Cascaded Autoencoder for Smooth HOI Latents
As illustrated in Figure 1, we introduce a cascaded autoencoder that learns continuous latent representations for hand–object interaction motion by separately encoding object motion and articulated hand trajectories while preserving their interaction structure. This design enables the latent space to capture fine-grained temporal dynamics and avoids the quantization artifacts commonly introduced by discrete VQ-based models. To evaluate motion smoothness, we perform a jerk analysis (Figure 2), where jerk is defined as the third derivative of position with respect to time. As shown across multiple temporal window lengths, our autoencoder consistently yields lower jerk values than VQ-based baselines, indicating smoother, more natural, and temporally stable HOI reconstructions.
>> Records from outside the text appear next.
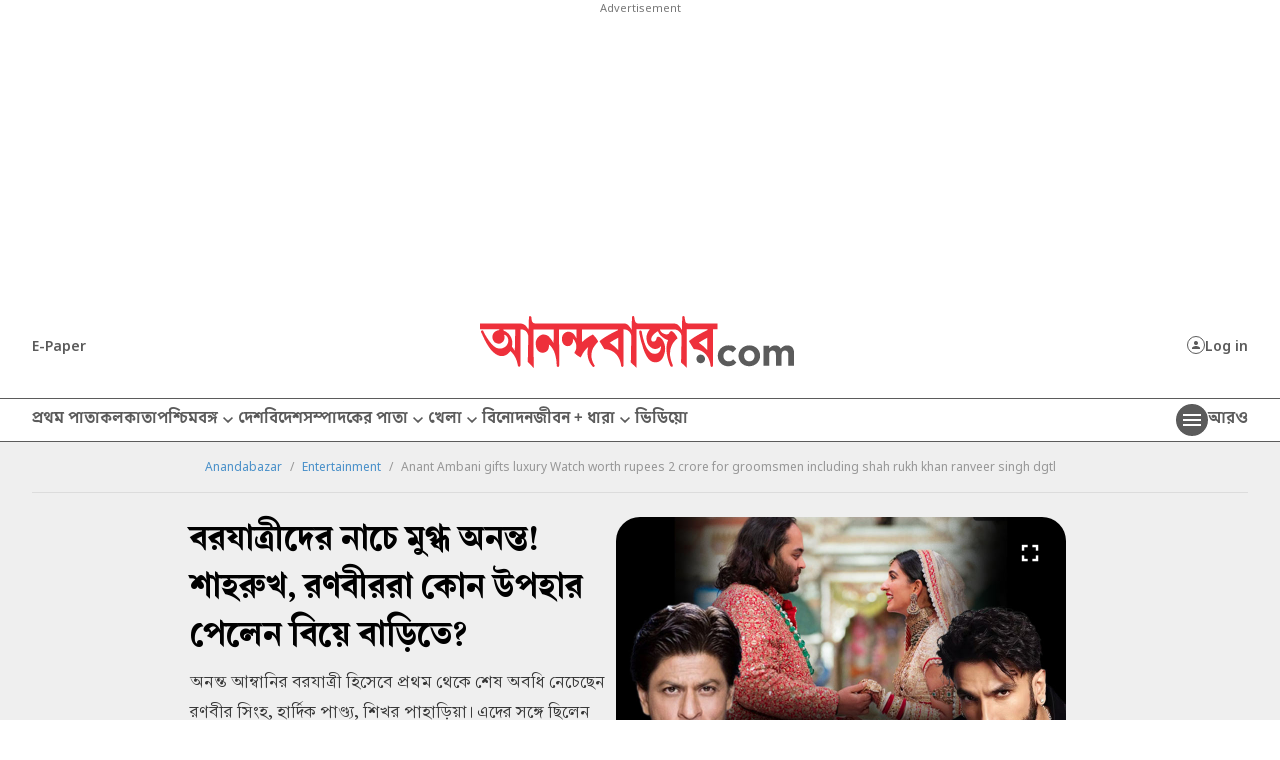

--- FILE ---
content_type: image/svg+xml
request_url: https://www.anandabazar.com/massets-revamp-v1/images/instaicon.svg
body_size: 443
content:
<svg id="Component_74_1" data-name="Component 74 – 1" xmlns="http://www.w3.org/2000/svg" xmlns:xlink="http://www.w3.org/1999/xlink" width="18" height="18" viewBox="0 0 18 18">
  <defs>
    <clipPath id="clip-path">
      <rect id="Rectangle_192" data-name="Rectangle 192" width="18" height="18" transform="translate(0.205)" fill="#222"/>
    </clipPath>
  </defs>
  <g id="Group_169" data-name="Group 169" transform="translate(-0.205)" clip-path="url(#clip-path)">
    <path id="Path_369" data-name="Path 369" d="M13.091,18H4.908A4.915,4.915,0,0,1,0,13.092V4.909A4.914,4.914,0,0,1,4.907,0h8.183A4.914,4.914,0,0,1,18,4.909v8.182A4.914,4.914,0,0,1,13.091,18M4.908,1.636A3.273,3.273,0,0,0,1.635,4.909v8.182a3.278,3.278,0,0,0,3.273,3.273h8.182a3.278,3.278,0,0,0,3.273-3.273V4.909a3.277,3.277,0,0,0-3.273-3.273Z" transform="translate(-0.021)" fill="#222"/>
    <path id="Path_370" data-name="Path 370" d="M9.621,13.643A4.092,4.092,0,0,1,9.03,5.5a4.015,4.015,0,0,1,1.2,0,4.09,4.09,0,0,1,0,8.092,4.14,4.14,0,0,1-.61.046M9.63,7.1a2.547,2.547,0,0,0-.36.026,2.455,2.455,0,1,0,.72,0A2.569,2.569,0,0,0,9.63,7.1" transform="translate(-0.616 -0.586)" fill="#222"/>
    <path id="Path_371" data-name="Path 371" d="M15.024,5.763a.812.812,0,0,1-.571-.241.781.781,0,0,1-.241-.58.81.81,0,0,1,.241-.58.725.725,0,0,1,.259-.17.838.838,0,0,1,.893.17.849.849,0,0,1,.241.58.817.817,0,0,1-.241.58.875.875,0,0,1-.267.179.937.937,0,0,1-.313.062" transform="translate(-1.548 -0.444)" fill="#222"/>
  </g>
</svg>


--- FILE ---
content_type: application/javascript; charset=utf-8
request_url: https://fundingchoicesmessages.google.com/f/AGSKWxU8eOewznJjIH5aj6NtEvq2x3qmdwGYxSp7imPrrgbR3K4Ro1SZS74zHutQ7EiKAOZtEHI4Da8-cnbkVd7_0ybyRupymnGiUDHw2IJm-OAlywBKfn-Z2gh1_9PbwTlBPsqo6kMxiMJJZXz3Ag_6OoE52GCZyNiSV8B1ByFDrfFmfPZWCd6pxZuvQMO8/_/ad-468-/ad/empty.?adunitid=/streamads.=468x60;
body_size: -1285
content:
window['9f04e67e-9e8e-4cac-ab6a-a12d9df96c7f'] = true;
Latent Diffusion for HOI Motion Generation
We introduce a latent diffusion framework for hand–object interaction motion generation that combines the strengths of diffusion and autoregressive modeling. As shown in Figure 3, an autoregressive transformer models the compositional structure of HOI motion in latent space, while a diffusion module refines per-token distributions to produce smooth and expressive motion trajectories. This design preserves the flexibility of autoregressive generation for arbitrary-length sequences while enabling continuous, high-fidelity motion synthesis under multimodal conditioning such as language.